The Sony Xperia miro is made exactly by the book - just not sure whose book it is. It seems all major manufacturers have near identical offers in the Android low-end. And while Sony is only catching up, some makers have had the time to perfect the entry-level smartphone concept.
To be fair to the Xperia miro though, it's on the spot considering the most recent competitors in this price range, and it looks no worse than most - however subjective that is.
The HTC Desire comes with ICS of course and has the same screen size and resolution. It's marginally more compact though, which is mostly down to less screen bezel - and no fancy status LED. The processor is the same, only clocked lower at 600 MHz. More importantly though, the two are very well built and equally comfortable to use. The current pricing is slightly in the Desire C's favor.
The LG Optimus L5 is based on the same MSM7225A chipset, but costs a bit less than the Xperia miro and comes with a bigger 4" display. The bigger screen is not a clear-cut advantage though considering the resolution stays the same. The rest of the specs are identical, from the OS version to the imaging capabilities.
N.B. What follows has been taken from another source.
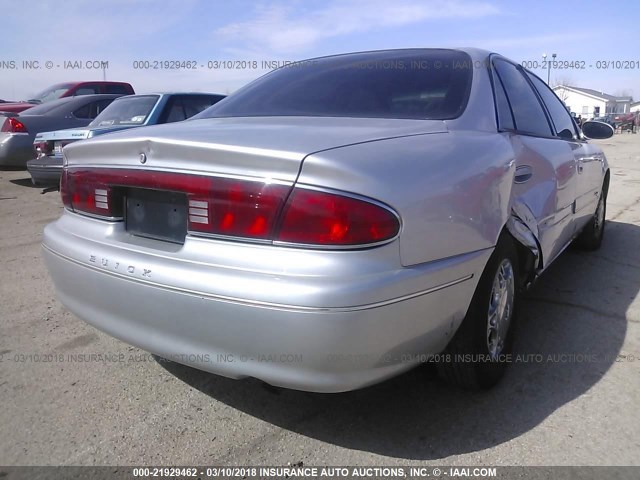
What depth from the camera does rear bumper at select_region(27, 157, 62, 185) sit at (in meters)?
6.89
As usual, Samsung aren't short of options in this class either. The Xperia miro finds itself tightly squeezed between the Galaxy Ace Plus and the Galaxy Mini 2. None of them has ICS though - Samsung promised JB updates, but did not say when.
Entry level smartphones will be enjoying increasing demand and no maker can afford to not do anything about it. Starting strong with the NXT line, it seemed one possible route for Sony was to maintain a small but focused portfolio around the upper midrange. Exactly what HTC were doing at one point. Look at them now - they have generations of entry-level droids and are no stranger to dual SIMs.
So Sony too recognized the need to spread its portfolio wider. Entry-level and low-end smartphones are not exciting stuff but they end up in many pockets through carriers. To people in the know, who are willing to go SIM-free, the Xperia U is an absolute no-brainer, offering a dual-core CPU, a high-res screen and HD videos for the price of an Xperia miro.
That's not how this game is played though and manufacturers know it. They're keen to bring new players in and entry-level handsets like the Xperia miro are the invitation. Borrowing and mixing DNA from the Xperia go and the tipo, Sony have filled the price gap between the two - and given potential users more choice. As things look though at this point, the choice in the Android low-end boils down to brands, not specs.